How many lines in the records below contain the string "beach"? Reply with the number alone.

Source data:
# # # # #
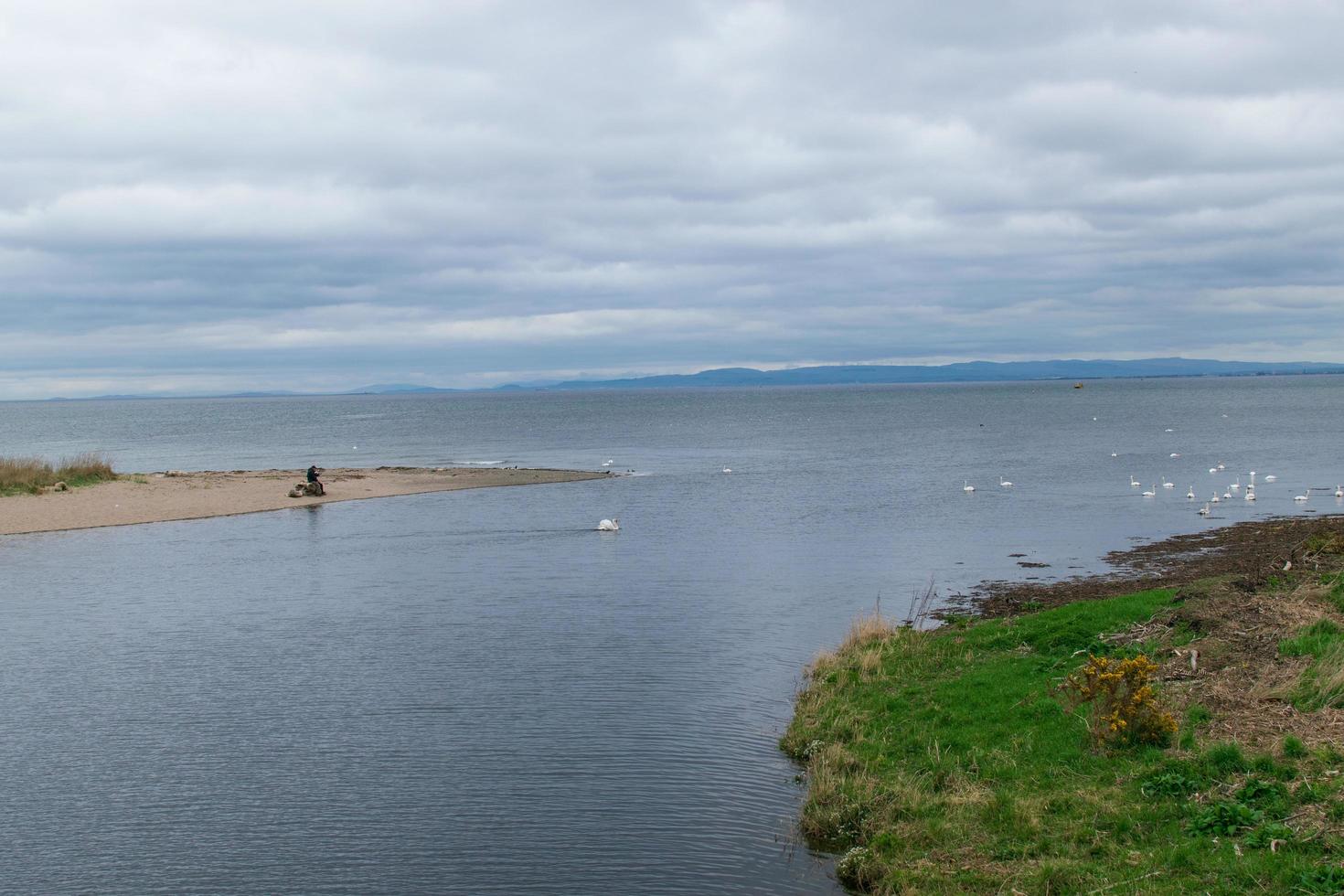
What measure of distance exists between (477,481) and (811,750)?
55213 millimetres

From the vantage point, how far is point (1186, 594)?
21.5 meters

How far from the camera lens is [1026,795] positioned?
14359mm

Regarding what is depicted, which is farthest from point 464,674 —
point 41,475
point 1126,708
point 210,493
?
point 41,475

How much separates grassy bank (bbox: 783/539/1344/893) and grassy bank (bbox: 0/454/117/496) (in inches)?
2092

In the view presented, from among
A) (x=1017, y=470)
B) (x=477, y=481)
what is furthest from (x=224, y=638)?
(x=1017, y=470)

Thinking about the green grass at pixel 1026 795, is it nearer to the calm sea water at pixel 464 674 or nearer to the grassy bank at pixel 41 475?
the calm sea water at pixel 464 674

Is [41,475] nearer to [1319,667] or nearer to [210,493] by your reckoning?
[210,493]

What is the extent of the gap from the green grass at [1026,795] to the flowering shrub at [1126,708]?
0.90 ft

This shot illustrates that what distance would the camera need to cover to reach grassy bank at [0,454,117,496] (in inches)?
2315

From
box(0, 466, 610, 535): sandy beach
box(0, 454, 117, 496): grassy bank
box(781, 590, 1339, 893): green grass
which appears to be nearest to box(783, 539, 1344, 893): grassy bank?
box(781, 590, 1339, 893): green grass

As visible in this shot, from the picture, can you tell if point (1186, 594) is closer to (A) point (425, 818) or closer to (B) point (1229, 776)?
(B) point (1229, 776)

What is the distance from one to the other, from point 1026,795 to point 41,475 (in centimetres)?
6169

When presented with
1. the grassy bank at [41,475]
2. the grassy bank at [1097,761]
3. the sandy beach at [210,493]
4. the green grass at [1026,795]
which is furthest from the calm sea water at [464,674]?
the grassy bank at [41,475]

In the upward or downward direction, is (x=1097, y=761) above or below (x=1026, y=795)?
above
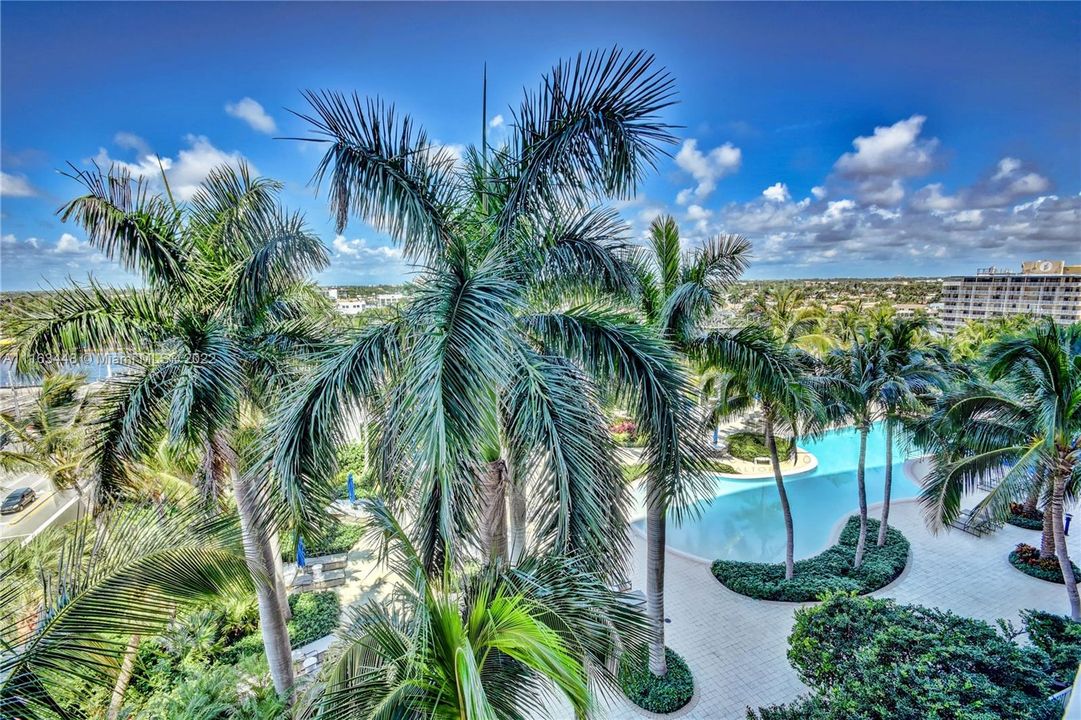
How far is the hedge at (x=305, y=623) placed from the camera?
7.69m

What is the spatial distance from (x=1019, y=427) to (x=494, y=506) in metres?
9.59

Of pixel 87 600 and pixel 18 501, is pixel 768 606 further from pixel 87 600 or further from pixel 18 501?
pixel 18 501

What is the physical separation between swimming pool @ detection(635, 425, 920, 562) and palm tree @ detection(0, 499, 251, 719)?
9.64 metres

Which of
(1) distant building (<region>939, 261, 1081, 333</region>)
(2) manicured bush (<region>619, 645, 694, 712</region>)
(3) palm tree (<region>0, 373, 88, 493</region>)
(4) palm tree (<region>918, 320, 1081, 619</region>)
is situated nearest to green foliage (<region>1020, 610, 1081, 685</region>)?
(4) palm tree (<region>918, 320, 1081, 619</region>)

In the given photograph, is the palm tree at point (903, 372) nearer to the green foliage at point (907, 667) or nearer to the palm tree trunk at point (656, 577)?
the green foliage at point (907, 667)

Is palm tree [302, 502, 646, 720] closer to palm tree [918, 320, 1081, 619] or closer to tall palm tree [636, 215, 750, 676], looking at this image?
tall palm tree [636, 215, 750, 676]

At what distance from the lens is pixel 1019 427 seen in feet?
25.0

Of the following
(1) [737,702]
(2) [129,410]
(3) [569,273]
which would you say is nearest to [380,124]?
(3) [569,273]

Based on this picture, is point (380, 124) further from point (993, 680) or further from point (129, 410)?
point (993, 680)

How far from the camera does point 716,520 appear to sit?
14.1m

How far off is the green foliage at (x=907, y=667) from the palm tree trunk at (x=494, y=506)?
12.2ft

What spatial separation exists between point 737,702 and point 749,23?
13.1m

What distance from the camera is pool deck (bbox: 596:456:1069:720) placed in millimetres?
7051

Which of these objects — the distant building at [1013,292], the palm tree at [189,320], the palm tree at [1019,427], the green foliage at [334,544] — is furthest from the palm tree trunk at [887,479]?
the distant building at [1013,292]
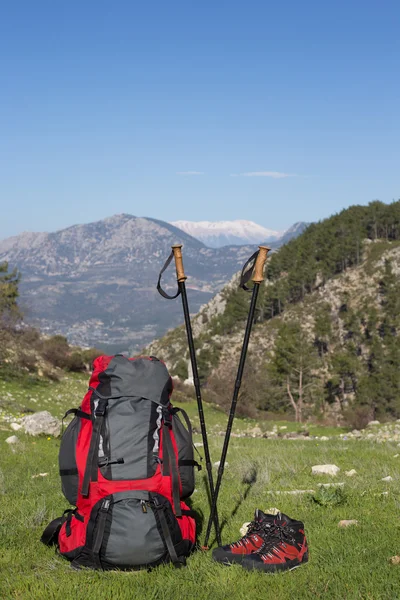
# # # # #
**Right answer**
2